PROBLEM REQUIREMENTS => All entries are to be given again verbatim.
## begin
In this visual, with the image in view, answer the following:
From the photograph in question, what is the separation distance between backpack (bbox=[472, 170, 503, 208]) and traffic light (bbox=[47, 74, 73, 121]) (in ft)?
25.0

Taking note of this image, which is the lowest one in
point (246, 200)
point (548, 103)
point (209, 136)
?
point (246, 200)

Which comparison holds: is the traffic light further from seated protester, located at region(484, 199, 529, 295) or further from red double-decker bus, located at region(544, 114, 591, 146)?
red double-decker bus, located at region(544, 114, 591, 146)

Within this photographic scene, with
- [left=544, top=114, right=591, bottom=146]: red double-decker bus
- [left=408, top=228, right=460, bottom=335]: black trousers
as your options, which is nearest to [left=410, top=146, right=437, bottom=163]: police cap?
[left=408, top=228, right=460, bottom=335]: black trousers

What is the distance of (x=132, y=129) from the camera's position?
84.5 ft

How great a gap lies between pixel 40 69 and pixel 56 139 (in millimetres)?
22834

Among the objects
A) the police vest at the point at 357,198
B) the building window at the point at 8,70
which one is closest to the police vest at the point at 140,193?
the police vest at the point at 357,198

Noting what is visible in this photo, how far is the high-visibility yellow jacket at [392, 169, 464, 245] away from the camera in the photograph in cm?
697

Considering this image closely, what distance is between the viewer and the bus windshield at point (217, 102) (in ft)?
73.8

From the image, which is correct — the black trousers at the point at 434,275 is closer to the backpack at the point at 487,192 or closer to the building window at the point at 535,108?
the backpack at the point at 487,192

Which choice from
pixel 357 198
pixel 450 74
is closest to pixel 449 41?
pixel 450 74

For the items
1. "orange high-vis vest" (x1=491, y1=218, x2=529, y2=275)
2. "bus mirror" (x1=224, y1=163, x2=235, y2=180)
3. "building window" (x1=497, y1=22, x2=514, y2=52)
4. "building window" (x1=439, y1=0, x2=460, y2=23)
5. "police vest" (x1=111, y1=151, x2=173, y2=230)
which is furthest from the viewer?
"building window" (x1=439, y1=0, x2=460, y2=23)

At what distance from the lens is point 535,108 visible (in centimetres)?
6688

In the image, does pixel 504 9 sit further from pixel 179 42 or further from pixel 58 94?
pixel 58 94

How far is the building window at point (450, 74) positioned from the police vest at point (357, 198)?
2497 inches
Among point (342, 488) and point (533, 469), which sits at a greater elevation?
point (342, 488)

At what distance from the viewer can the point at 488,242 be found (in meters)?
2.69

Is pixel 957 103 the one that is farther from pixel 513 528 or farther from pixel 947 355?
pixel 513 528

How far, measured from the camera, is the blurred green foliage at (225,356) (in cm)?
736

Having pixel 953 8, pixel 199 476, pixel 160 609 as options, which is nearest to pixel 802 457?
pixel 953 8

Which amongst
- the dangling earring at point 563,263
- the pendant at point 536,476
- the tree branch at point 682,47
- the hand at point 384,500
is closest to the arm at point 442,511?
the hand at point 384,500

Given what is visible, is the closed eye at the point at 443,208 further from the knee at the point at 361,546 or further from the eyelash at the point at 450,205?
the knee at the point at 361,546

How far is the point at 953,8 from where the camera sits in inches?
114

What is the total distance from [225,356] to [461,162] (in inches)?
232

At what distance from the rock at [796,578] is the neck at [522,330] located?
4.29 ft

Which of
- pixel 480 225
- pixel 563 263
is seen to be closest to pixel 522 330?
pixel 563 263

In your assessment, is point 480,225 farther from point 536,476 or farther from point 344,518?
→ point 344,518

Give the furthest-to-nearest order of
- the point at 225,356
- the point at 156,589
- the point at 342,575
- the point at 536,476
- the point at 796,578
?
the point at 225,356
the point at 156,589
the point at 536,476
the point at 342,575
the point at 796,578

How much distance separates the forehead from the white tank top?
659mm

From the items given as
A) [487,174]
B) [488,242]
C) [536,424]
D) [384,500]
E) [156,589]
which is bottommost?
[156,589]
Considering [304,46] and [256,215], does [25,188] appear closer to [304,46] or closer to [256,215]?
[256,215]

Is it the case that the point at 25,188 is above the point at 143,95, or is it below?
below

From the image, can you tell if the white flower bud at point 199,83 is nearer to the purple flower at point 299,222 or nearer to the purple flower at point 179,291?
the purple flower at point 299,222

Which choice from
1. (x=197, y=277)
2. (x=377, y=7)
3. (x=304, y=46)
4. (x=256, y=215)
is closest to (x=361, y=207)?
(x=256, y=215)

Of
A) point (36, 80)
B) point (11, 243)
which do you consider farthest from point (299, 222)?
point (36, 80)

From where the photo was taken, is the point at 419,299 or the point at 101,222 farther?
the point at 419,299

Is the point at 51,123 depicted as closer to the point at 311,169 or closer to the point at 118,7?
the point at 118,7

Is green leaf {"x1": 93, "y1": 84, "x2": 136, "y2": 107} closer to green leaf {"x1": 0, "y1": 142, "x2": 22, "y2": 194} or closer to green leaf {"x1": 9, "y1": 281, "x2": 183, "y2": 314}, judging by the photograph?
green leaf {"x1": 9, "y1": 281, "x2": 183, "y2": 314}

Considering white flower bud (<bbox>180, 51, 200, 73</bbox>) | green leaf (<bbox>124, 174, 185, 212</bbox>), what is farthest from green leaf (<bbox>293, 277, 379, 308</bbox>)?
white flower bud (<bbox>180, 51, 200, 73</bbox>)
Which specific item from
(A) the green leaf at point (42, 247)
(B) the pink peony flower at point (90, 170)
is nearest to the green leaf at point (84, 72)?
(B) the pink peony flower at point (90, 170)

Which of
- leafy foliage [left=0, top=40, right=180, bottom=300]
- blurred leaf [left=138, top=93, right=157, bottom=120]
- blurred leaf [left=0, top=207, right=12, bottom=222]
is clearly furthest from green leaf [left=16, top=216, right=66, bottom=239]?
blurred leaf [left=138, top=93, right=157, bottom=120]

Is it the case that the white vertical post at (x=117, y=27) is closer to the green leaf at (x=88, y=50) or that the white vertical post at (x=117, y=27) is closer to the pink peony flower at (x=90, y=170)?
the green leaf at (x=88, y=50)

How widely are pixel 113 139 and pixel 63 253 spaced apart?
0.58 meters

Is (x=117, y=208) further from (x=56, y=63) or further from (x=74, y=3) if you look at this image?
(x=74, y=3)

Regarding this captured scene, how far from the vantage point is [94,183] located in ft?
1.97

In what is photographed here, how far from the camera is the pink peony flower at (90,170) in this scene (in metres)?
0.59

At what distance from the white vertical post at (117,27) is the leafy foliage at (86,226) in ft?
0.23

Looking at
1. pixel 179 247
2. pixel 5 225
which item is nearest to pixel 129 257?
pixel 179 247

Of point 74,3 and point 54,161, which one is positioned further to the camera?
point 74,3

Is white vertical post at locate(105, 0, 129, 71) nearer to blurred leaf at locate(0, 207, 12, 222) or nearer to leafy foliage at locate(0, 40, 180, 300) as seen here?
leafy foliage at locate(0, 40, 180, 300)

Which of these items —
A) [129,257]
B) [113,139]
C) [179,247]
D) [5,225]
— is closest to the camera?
## end
EXERCISE OUTPUT =>
In this visual, with the image in view, answer the following:
From the photograph in question, what is the separation distance between backpack (bbox=[472, 170, 503, 208]) and traffic light (bbox=[47, 74, 73, 121]) (in ft)?
25.0

Taking note of this image, which is the lowest one in
point (246, 200)
point (548, 103)
point (209, 136)
?
point (246, 200)

Which comparison holds: is the traffic light further from seated protester, located at region(484, 199, 529, 295) or further from red double-decker bus, located at region(544, 114, 591, 146)?
red double-decker bus, located at region(544, 114, 591, 146)

Within this photographic scene, with
- [left=544, top=114, right=591, bottom=146]: red double-decker bus
- [left=408, top=228, right=460, bottom=335]: black trousers
as your options, which is nearest to [left=410, top=146, right=437, bottom=163]: police cap?
[left=408, top=228, right=460, bottom=335]: black trousers

What is the distance of (x=132, y=129) from the camera's position?
84.5 ft

How great a gap lies between pixel 40 69 and pixel 56 139 (in millimetres)?
22834

Among the objects
A) the police vest at the point at 357,198
B) the building window at the point at 8,70
which one is closest to the police vest at the point at 140,193?
the police vest at the point at 357,198

Noting what is visible in this photo, how far is the high-visibility yellow jacket at [392, 169, 464, 245] away from the camera in the photograph in cm?
697

Considering this image closely, what distance is between the viewer and the bus windshield at point (217, 102) (in ft)?
73.8

From the image, which is correct — the black trousers at the point at 434,275 is closer to the backpack at the point at 487,192 or closer to the building window at the point at 535,108?
the backpack at the point at 487,192

Which choice from
pixel 357 198
pixel 450 74
is closest to pixel 449 41?
pixel 450 74

For the items
1. "orange high-vis vest" (x1=491, y1=218, x2=529, y2=275)
2. "bus mirror" (x1=224, y1=163, x2=235, y2=180)
3. "building window" (x1=497, y1=22, x2=514, y2=52)
4. "building window" (x1=439, y1=0, x2=460, y2=23)
5. "police vest" (x1=111, y1=151, x2=173, y2=230)
which is furthest from the viewer?
"building window" (x1=439, y1=0, x2=460, y2=23)

At what distance from the lens is point 535,108 visible (in centimetres)?
6688

In the image, does pixel 504 9 sit further from pixel 179 42 or further from pixel 58 94?
pixel 58 94

How far is the building window at point (450, 74) positioned from the police vest at point (357, 198)?
2497 inches
Among point (342, 488) and point (533, 469), which sits at a greater elevation?
point (342, 488)

At what distance from the viewer can the point at 488,242 be found (in meters)?
2.69

Is pixel 957 103 the one that is farther from pixel 513 528 or farther from pixel 947 355?
pixel 513 528

How far, measured from the camera, is the blurred green foliage at (225,356) (in cm)?
736

Having pixel 953 8, pixel 199 476, pixel 160 609 as options, which is nearest to pixel 802 457?
pixel 953 8

Which amongst
- the dangling earring at point 563,263
- the pendant at point 536,476
- the tree branch at point 682,47
- the hand at point 384,500
is closest to the arm at point 442,511?
the hand at point 384,500

Given what is visible, is the closed eye at the point at 443,208 further from the knee at the point at 361,546 or further from the eyelash at the point at 450,205?
the knee at the point at 361,546

How far is the point at 953,8 from where the camera sits in inches?
114

What is the total distance from [225,356] to [461,162] (in inches)?
232

At what distance from the rock at [796,578] is the neck at [522,330] located?
4.29 ft

Which of
- pixel 480 225
- pixel 563 263
is seen to be closest to pixel 522 330?
pixel 563 263

In your assessment, is point 480,225 farther from point 536,476 or farther from point 344,518?
→ point 344,518

Give the furthest-to-nearest order of
- the point at 225,356
- the point at 156,589
- the point at 342,575
- the point at 536,476
- the point at 796,578
?
the point at 225,356
the point at 156,589
the point at 536,476
the point at 342,575
the point at 796,578

How much distance separates the forehead from the white tank top?
659mm

From the items given as
A) [487,174]
B) [488,242]
C) [536,424]
D) [384,500]
E) [156,589]
which is bottommost?
[156,589]
Considering [304,46] and [256,215], does [25,188] appear closer to [304,46] or closer to [256,215]?
[256,215]

Is it the case that the point at 25,188 is above the point at 143,95, or is it below?
below

From the image, can you tell if the white flower bud at point 199,83 is nearer to the purple flower at point 299,222 or nearer to the purple flower at point 179,291?
the purple flower at point 299,222

Which choice from
1. (x=197, y=277)
2. (x=377, y=7)
3. (x=304, y=46)
4. (x=256, y=215)
is closest to (x=361, y=207)?
(x=256, y=215)

Of
A) point (36, 80)
B) point (11, 243)
which do you consider farthest from point (299, 222)?
point (36, 80)

From where the photo was taken, is the point at 419,299 or the point at 101,222 farther?
the point at 419,299

Is the point at 51,123 depicted as closer to the point at 311,169 or closer to the point at 118,7?
the point at 118,7

Is green leaf {"x1": 93, "y1": 84, "x2": 136, "y2": 107} closer to green leaf {"x1": 0, "y1": 142, "x2": 22, "y2": 194} or closer to green leaf {"x1": 9, "y1": 281, "x2": 183, "y2": 314}, judging by the photograph?
green leaf {"x1": 9, "y1": 281, "x2": 183, "y2": 314}

Considering white flower bud (<bbox>180, 51, 200, 73</bbox>) | green leaf (<bbox>124, 174, 185, 212</bbox>), what is farthest from green leaf (<bbox>293, 277, 379, 308</bbox>)?
white flower bud (<bbox>180, 51, 200, 73</bbox>)
Which specific item from
(A) the green leaf at point (42, 247)
(B) the pink peony flower at point (90, 170)
is nearest to the green leaf at point (84, 72)?
(B) the pink peony flower at point (90, 170)

Which of
- leafy foliage [left=0, top=40, right=180, bottom=300]
- blurred leaf [left=138, top=93, right=157, bottom=120]
- blurred leaf [left=0, top=207, right=12, bottom=222]
is clearly furthest from green leaf [left=16, top=216, right=66, bottom=239]?
blurred leaf [left=138, top=93, right=157, bottom=120]

Is it the case that the white vertical post at (x=117, y=27) is closer to the green leaf at (x=88, y=50) or that the white vertical post at (x=117, y=27) is closer to the pink peony flower at (x=90, y=170)?
the green leaf at (x=88, y=50)

How widely are pixel 113 139 and pixel 63 253 spaced apart?
0.58 meters

Is (x=117, y=208) further from (x=56, y=63) or further from (x=74, y=3) if you look at this image?
(x=74, y=3)

Regarding this captured scene, how far from the vantage point is [94,183] located in ft?
1.97

In what is photographed here, how far from the camera is the pink peony flower at (90,170) in this scene (in metres)?
0.59

At what distance from the white vertical post at (117,27) is the leafy foliage at (86,226) in ft?
0.23

Looking at
1. pixel 179 247
2. pixel 5 225
which item is nearest to pixel 129 257?
pixel 179 247

Of point 74,3 and point 54,161, which one is positioned further to the camera?
point 74,3

Is white vertical post at locate(105, 0, 129, 71) nearer to blurred leaf at locate(0, 207, 12, 222) or nearer to leafy foliage at locate(0, 40, 180, 300) as seen here?
leafy foliage at locate(0, 40, 180, 300)

Which of these items —
A) [129,257]
B) [113,139]
C) [179,247]
D) [5,225]
— is closest to the camera?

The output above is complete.